Tactile and ergonomic trends in cosmetic packaging
Today, Caracappa sees a trend towards packaging with a tactile quality. The importance of feel and touch is connected to the trend towards ergonomic shapes and sizes.
‘If you look at the ease of application of compacts and bottles and how the shapes feel in your hand, you see a noticeable improvement,’ says Caracappa. ‘Regarding mascara packaging, for example, a lot of companies (including the Estée Lauder ones) are introducing parts that are bi-injection-moulded. There, the soft texture and the rigid components are married together.’
It is very important for Estée Lauder Companies that the design and function elements of packaging are well matched. This is a general trend in the industry today, believes Caracappa.
In terms of colour, transparency is popular. It is used, for example, to give a fragrance packaging a unique look. Caracappa claims that the colouring opportunities in cosmetic packaging are enormous.
‘The cosmetic industry is making a huge effort to look into other industries – such as the automotive industry, furniture industry and the food industry – to find new types of colours, materials and finishes that can be adapted to its needs.’
Winning an award
In July 2002, the glass packaging of Estée Lauder Companies’ T for Him was awarded the GPI Clear Choice Awards for innovative design in the cosmetics and fragrance section. ‘Winning packaging awards does not have any particular impact on the sales of a product,’ says Caracappa. ‘Internally, however, recognition from outside organisations creates a lot of excitement. We have a mechanism to spread that information to give all our employees – whether in marketing, manufacturing or sales – the opportunity to feel proud.’
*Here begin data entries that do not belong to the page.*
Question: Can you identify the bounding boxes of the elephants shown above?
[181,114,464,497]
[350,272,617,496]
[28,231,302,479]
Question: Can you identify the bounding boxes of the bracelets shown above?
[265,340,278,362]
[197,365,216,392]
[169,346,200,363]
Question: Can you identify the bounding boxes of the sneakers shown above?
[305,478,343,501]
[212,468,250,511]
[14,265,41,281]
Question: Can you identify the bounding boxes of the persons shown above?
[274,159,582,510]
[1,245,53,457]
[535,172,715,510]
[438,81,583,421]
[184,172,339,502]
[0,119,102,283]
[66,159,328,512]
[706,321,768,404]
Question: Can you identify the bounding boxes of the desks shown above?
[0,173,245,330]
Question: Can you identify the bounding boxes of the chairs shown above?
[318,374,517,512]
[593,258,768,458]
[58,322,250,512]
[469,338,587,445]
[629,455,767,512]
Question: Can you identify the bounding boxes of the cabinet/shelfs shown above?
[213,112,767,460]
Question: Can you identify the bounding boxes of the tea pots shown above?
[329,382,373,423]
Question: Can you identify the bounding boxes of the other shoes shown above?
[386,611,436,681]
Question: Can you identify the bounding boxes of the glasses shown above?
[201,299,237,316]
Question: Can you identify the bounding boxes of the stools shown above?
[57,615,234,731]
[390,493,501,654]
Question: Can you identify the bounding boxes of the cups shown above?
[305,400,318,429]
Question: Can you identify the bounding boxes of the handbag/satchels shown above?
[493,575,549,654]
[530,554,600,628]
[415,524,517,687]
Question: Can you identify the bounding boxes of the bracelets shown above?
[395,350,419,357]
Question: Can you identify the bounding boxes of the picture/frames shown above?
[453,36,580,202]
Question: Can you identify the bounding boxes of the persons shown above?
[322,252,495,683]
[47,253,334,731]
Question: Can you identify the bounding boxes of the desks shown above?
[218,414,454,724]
Estée Lauder Companies is one of the world’s leading manufacturers and marketers of quality skin care, make-up, fragrance and hair care products. The company owns the following brand names: Estée Lauder, Aramis, Clinique, Prescriptives, Origins, M·A·C, La Mer, Bobbi Brown, Tommy Hilfiger, jane, Donna Karan, Aveda, Stila, Jo Malone, Bumble and bumble, Kate Spade Beauty, Darphin and Michael Kors. The innovation centre is headquartered in New York, but also has offices in Tokyo, Paris, Minnesota (USA) and California (USA).